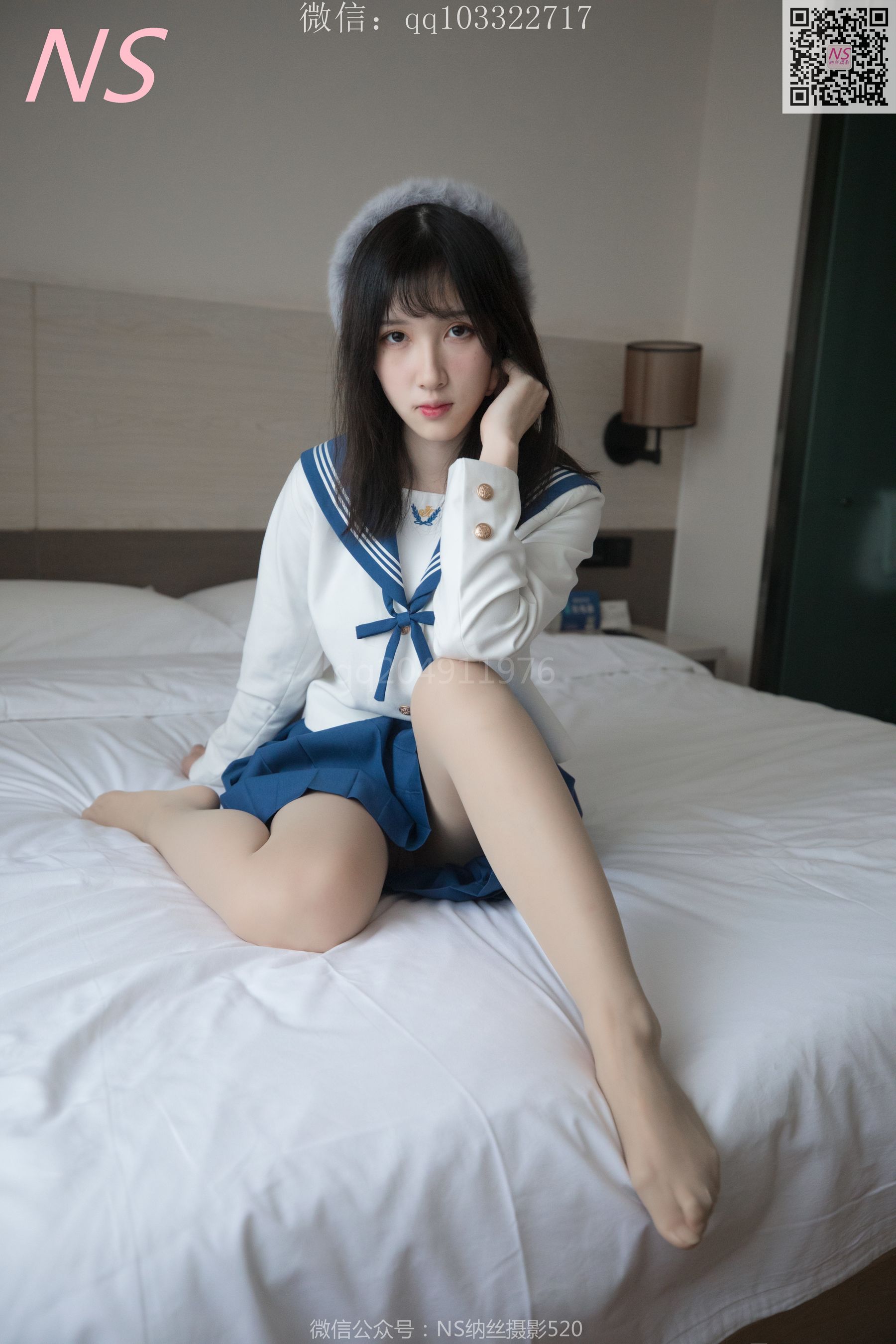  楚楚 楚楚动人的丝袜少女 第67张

---

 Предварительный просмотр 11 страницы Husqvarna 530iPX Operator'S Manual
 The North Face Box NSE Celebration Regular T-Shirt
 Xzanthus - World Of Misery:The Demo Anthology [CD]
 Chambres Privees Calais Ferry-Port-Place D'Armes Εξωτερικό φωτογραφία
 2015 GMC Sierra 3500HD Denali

- JOB ITEM: Rewrite everything from the line containing "Предварительный просмотр 11" down to the line containing "2015 GMC Sierra 3500HD Denali", replacing "Celebration" with "Anniversary" and keeping the rest of those lines unchanged.

- WRITTEN ANSWER:
 Предварительный просмотр 11 страницы Husqvarna 530iPX Operator'S Manual
 The North Face Box NSE Anniversary Regular T-Shirt
 Xzanthus - World Of Misery:The Demo Anthology [CD]
 Chambres Privees Calais Ferry-Port-Place D'Armes Εξωτερικό φωτογραφία
 2015 GMC Sierra 3500HD Denali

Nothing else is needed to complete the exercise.